2. The hydraulic engineering dykes and dams reinforced structure of claim 1, characterized in that, drainage mechanism includes the water catch bowl of seting up in dykes and dams body side, and the drainage groove has been seted up to the inner wall of water catch bowl, and the one end that the water catch bowl was kept away from to the drainage groove communicates with transition part's inside.

3. The hydraulic engineering embankment reinforcement structure according to claim 2, wherein an end of the cavity away from the drainage groove is provided with a drainage mechanism for draining water flowing into the cavity.

4. The dam reinforcement structure according to claim 3, wherein the drainage means comprises a main drainage channel formed in an inner wall of the cavity, and a branch drainage channel formed in a bottom inner wall of the main drainage channel and inclined in the bottom inner wall.

5. The hydraulic engineering embankment reinforcement structure according to claim 2, wherein the inside of the water collection tank is provided with a buffering mechanism for buffering the flow of water flowing into the water collection tank.

6. The hydraulic engineering dam reinforcement structure according to claim 5, wherein the buffering mechanism comprises a first buffering member of an arc structure mounted on the inner wall of the water collecting tank through an elastic member, and the side surface of the first buffering member is provided with a through hole;

7. The hydraulic engineering dam reinforcement structure according to claim 1, wherein the inclined plane is provided with a moving mechanism for performing choked flow buffering on the water flow flowing upwards on the inclined plane;

8. The hydraulic engineering dyke reinforcing structure of claim 7, wherein the movable part is an arc-shaped structure, and the outer arc surface of the movable part is provided with a mounting sleeve sleeved with the guide part, and a support part is mounted on the side surface of the mounting sleeve and used for supporting the outer arc surface of the movable part.

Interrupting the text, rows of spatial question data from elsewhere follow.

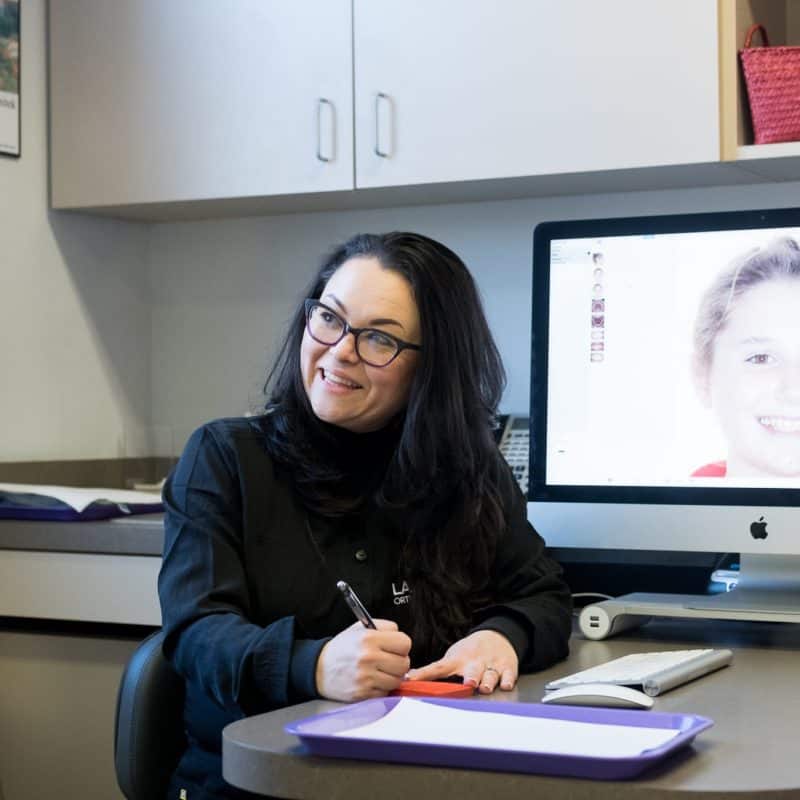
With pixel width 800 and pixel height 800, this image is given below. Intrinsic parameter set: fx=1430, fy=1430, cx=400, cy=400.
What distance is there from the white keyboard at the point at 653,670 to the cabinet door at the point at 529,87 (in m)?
0.85

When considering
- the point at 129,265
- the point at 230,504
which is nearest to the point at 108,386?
the point at 129,265

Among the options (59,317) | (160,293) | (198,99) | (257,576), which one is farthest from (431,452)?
(160,293)

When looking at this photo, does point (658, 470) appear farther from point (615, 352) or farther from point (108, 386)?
point (108, 386)

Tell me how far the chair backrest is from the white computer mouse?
55 cm

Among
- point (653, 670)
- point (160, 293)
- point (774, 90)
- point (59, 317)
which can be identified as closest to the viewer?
point (653, 670)

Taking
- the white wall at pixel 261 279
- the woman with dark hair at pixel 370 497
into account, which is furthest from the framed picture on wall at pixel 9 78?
the woman with dark hair at pixel 370 497

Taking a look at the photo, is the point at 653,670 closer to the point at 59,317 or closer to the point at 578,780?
the point at 578,780

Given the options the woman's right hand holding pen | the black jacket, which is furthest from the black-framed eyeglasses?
the woman's right hand holding pen

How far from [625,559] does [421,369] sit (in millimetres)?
683

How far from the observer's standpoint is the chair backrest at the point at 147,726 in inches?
63.7

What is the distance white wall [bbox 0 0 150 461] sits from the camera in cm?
254

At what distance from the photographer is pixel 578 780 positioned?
0.99m

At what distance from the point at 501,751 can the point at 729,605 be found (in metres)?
0.81

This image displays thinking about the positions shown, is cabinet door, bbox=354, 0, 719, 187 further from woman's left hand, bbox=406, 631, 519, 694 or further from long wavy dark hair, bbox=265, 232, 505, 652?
woman's left hand, bbox=406, 631, 519, 694
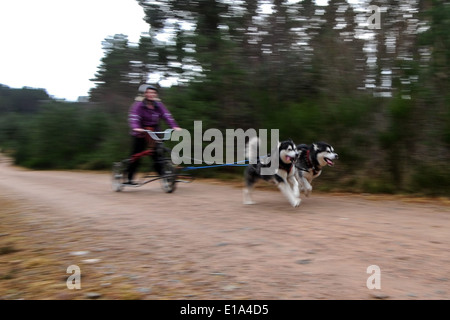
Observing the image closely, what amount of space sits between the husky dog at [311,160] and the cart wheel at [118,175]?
177 inches

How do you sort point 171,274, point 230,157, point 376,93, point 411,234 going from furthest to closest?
point 230,157 < point 376,93 < point 411,234 < point 171,274

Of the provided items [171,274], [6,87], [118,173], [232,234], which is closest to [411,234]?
[232,234]

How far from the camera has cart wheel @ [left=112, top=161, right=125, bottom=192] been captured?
10.1 meters

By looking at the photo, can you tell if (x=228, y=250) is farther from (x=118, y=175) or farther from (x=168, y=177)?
(x=118, y=175)

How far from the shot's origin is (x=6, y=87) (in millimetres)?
55062

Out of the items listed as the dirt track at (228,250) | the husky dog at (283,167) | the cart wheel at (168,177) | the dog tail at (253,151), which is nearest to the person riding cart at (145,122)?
the cart wheel at (168,177)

9. The hydraulic engineering embankment reinforcement structure according to claim 8, further comprising a resistance increasing member for increasing a frictional force between the installation sleeve and the guide member.

10. The hydraulic engineering embankment reinforcement structure according to claim 9, wherein the inclined surface is provided with a flow guide mechanism for guiding water flowing toward the inclined surface to the inner curved surface of the movable member;

the flow guide mechanism comprises a flow guide groove arranged on the inclined surface, a flow guide part is movably arranged on the inner wall of the flow guide groove, and the side surface of the flow guide part is connected with the inner wall of the flow guide groove through a first elastic part.